■ **Given problem**: Rewrite the lines below, replacing "camera" with "viewer" and changing nothing else. Leave the pictures out of your answer.
-- begin --
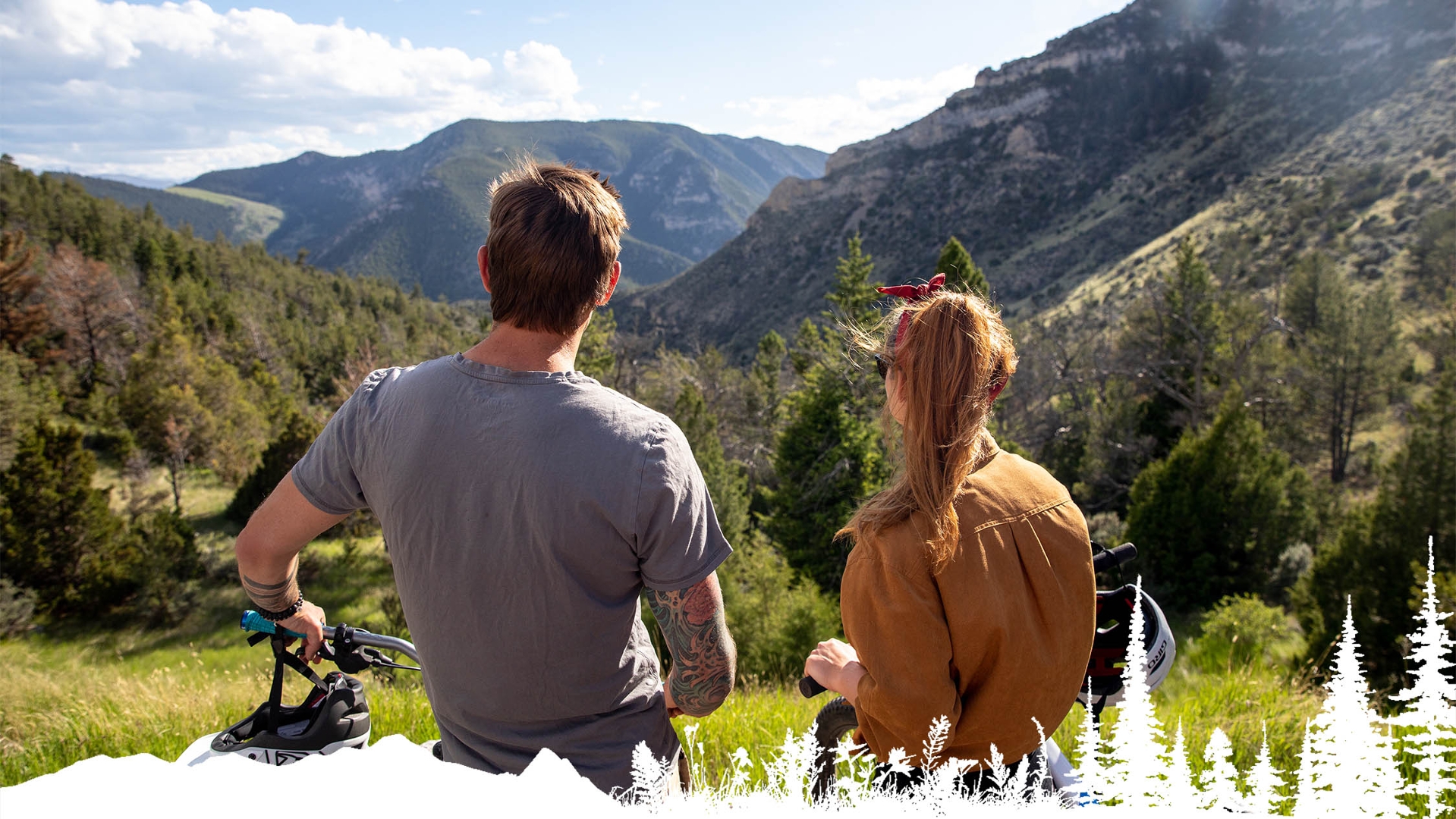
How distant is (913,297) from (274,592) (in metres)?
2.02

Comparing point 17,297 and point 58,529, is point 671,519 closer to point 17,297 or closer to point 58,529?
point 58,529

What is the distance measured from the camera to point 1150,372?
-- end --
■ **Answer to the problem**:
How distant is (913,297) from (274,592) (in metres)?
2.02

Comparing point 17,297 and point 58,529, is point 671,519 closer to point 17,297 or closer to point 58,529?
point 58,529

What is the distance measured from the viewer to point 1150,372?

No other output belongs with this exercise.